_Brief_. Each entry that follows should be retyped exactly.

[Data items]
= = = = = = =

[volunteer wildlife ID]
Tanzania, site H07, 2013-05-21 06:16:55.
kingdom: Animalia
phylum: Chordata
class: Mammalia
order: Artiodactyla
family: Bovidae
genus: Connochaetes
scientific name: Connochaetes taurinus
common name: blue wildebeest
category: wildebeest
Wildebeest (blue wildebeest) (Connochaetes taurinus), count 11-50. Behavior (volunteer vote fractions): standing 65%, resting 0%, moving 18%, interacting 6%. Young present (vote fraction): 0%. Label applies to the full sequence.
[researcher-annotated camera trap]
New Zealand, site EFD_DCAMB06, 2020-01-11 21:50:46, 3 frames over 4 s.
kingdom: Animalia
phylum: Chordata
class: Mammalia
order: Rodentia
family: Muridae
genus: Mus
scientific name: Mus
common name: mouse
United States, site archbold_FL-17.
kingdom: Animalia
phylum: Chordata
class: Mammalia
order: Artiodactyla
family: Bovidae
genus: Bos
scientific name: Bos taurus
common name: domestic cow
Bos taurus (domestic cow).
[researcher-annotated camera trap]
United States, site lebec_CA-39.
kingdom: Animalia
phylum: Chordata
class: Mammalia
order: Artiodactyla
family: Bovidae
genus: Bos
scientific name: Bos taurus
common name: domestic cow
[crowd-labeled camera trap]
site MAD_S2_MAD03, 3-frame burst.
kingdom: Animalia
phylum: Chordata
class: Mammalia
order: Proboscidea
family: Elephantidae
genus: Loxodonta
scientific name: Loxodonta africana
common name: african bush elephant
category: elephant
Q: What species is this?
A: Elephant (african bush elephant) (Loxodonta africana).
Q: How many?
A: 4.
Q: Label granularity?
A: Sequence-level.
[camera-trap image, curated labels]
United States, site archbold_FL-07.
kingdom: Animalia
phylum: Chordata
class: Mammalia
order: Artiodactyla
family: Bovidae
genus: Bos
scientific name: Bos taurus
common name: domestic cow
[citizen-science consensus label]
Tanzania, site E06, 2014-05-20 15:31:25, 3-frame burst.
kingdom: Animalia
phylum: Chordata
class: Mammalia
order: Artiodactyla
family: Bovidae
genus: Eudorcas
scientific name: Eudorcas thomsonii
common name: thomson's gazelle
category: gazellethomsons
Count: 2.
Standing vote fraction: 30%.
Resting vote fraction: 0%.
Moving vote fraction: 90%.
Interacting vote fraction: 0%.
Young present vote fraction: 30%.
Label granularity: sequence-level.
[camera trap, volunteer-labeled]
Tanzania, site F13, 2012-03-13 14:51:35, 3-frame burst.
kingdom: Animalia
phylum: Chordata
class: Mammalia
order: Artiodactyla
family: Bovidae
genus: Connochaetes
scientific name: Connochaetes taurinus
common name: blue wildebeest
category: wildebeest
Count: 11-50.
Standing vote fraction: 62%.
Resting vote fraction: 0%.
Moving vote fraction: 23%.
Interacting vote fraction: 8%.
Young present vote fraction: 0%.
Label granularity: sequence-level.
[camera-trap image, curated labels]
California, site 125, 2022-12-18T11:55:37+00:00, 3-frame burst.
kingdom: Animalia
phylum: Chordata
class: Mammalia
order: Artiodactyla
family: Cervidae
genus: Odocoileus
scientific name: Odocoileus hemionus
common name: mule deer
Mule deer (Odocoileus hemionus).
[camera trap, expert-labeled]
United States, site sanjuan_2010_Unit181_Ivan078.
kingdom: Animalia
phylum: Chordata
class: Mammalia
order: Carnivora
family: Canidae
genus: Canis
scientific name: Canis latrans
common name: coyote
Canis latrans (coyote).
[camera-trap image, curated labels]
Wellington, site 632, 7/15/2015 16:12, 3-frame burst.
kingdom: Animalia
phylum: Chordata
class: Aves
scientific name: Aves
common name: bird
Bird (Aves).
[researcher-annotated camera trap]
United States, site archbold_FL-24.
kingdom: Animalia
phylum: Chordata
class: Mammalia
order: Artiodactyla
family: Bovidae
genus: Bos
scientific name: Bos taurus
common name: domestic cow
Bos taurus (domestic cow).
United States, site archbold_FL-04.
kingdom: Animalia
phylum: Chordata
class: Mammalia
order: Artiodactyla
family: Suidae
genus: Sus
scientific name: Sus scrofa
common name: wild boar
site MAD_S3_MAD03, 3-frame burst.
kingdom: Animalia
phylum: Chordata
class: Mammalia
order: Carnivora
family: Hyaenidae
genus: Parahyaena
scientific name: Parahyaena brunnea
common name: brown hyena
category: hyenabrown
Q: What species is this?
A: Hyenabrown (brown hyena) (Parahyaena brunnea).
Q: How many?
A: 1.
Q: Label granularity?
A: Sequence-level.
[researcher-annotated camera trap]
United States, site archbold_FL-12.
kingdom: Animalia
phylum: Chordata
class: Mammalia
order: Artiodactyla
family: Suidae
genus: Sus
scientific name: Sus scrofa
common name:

= = = = = = =

_Answer box_.
[volunteer wildlife ID]
Tanzania, site H07, 2013-05-21 06:16:55.
kingdom: Animalia
phylum: Chordata
class: Mammalia
order: Artiodactyla
family: Bovidae
genus: Connochaetes
scientific name: Connochaetes taurinus
common name: blue wildebeest
category: wildebeest
Wildebeest (blue wildebeest) (Connochaetes taurinus), count 11-50. Behavior (volunteer vote fractions): standing 65%, resting 0%, moving 18%, interacting 6%. Young present (vote fraction): 0%. Label applies to the full sequence.
[researcher-annotated camera trap]
New Zealand, site EFD_DCAMB06, 2020-01-11 21:50:46, 3 frames over 4 s.
kingdom: Animalia
phylum: Chordata
class: Mammalia
order: Rodentia
family: Muridae
genus: Mus
scientific name: Mus
common name: mouse
United States, site archbold_FL-17.
kingdom: Animalia
phylum: Chordata
class: Mammalia
order: Artiodactyla
family: Bovidae
genus: Bos
scientific name: Bos taurus
common name: domestic cow
Bos taurus (domestic cow).
[researcher-annotated camera trap]
United States, site lebec_CA-39.
kingdom: Animalia
phylum: Chordata
class: Mammalia
order: Artiodactyla
family: Bovidae
genus: Bos
scientific name: Bos taurus
common name: domestic cow
[crowd-labeled camera trap]
site MAD_S2_MAD03, 3-frame burst.
kingdom: Animalia
phylum: Chordata
class: Mammalia
order: Proboscidea
family: Elephantidae
genus: Loxodonta
scientific name: Loxodonta africana
common name: african bush elephant
category: elephant
Q: What species is this?
A: Elephant (african bush elephant) (Loxodonta africana).
Q: How many?
A: 4.
Q: Label granularity?
A: Sequence-level.
[camera-trap image, curated labels]
United States, site archbold_FL-07.
kingdom: Animalia
phylum: Chordata
class: Mammalia
order: Artiodactyla
family: Bovidae
genus: Bos
scientific name: Bos taurus
common name: domestic cow
[citizen-science consensus label]
Tanzania, site E06, 2014-05-20 15:31:25, 3-frame burst.
kingdom: Animalia
phylum: Chordata
class: Mammalia
order: Artiodactyla
family: Bovidae
genus: Eudorcas
scientific name: Eudorcas thomsonii
common name: thomson's gazelle
category: gazellethomsons
Count: 2.
Standing vote fraction: 30%.
Resting vote fraction: 0%.
Moving vote fraction: 90%.
Interacting vote fraction: 0%.
Young present vote fraction: 30%.
Label granularity: sequence-level.
[camera trap, volunteer-labeled]
Tanzania, site F13, 2012-03-13 14:51:35, 3-frame burst.
kingdom: Animalia
phylum: Chordata
class: Mammalia
order: Artiodactyla
family: Bovidae
genus: Connochaetes
scientific name: Connochaetes taurinus
common name: blue wildebeest
category: wildebeest
Count: 11-50.
Standing vote fraction: 62%.
Resting vote fraction: 0%.
Moving vote fraction: 23%.
Interacting vote fraction: 8%.
Young present vote fraction: 0%.
Label granularity: sequence-level.
[camera-trap image, curated labels]
California, site 125, 2022-12-18T11:55:37+00:00, 3-frame burst.
kingdom: Animalia
phylum: Chordata
class: Mammalia
order: Artiodactyla
family: Cervidae
genus: Odocoileus
scientific name: Odocoileus hemionus
common name: mule deer
Mule deer (Odocoileus hemionus).
[camera trap, expert-labeled]
United States, site sanjuan_2010_Unit181_Ivan078.
kingdom: Animalia
phylum: Chordata
class: Mammalia
order: Carnivora
family: Canidae
genus: Canis
scientific name: Canis latrans
common name: coyote
Canis latrans (coyote).
[camera-trap image, curated labels]
Wellington, site 632, 7/15/2015 16:12, 3-frame burst.
kingdom: Animalia
phylum: Chordata
class: Aves
scientific name: Aves
common name: bird
Bird (Aves).
[researcher-annotated camera trap]
United States, site archbold_FL-24.
kingdom: Animalia
phylum: Chordata
class: Mammalia
order: Artiodactyla
family: Bovidae
genus: Bos
scientific name: Bos taurus
common name: domestic cow
Bos taurus (domestic cow).
United States, site archbold_FL-04.
kingdom: Animalia
phylum: Chordata
class: Mammalia
order: Artiodactyla
family: Suidae
genus: Sus
scientific name: Sus scrofa
common name: wild boar
site MAD_S3_MAD03, 3-frame burst.
kingdom: Animalia
phylum: Chordata
class: Mammalia
order: Carnivora
family: Hyaenidae
genus: Parahyaena
scientific name: Parahyaena brunnea
common name: brown hyena
category: hyenabrown
Q: What species is this?
A: Hyenabrown (brown hyena) (Parahyaena brunnea).
Q: How many?
A: 1.
Q: Label granularity?
A: Sequence-level.
[researcher-annotated camera trap]
United States, site archbold_FL-12.
kingdom: Animalia
phylum: Chordata
class: Mammalia
order: Artiodactyla
family: Suidae
genus: Sus
scientific name: Sus scrofa
common name:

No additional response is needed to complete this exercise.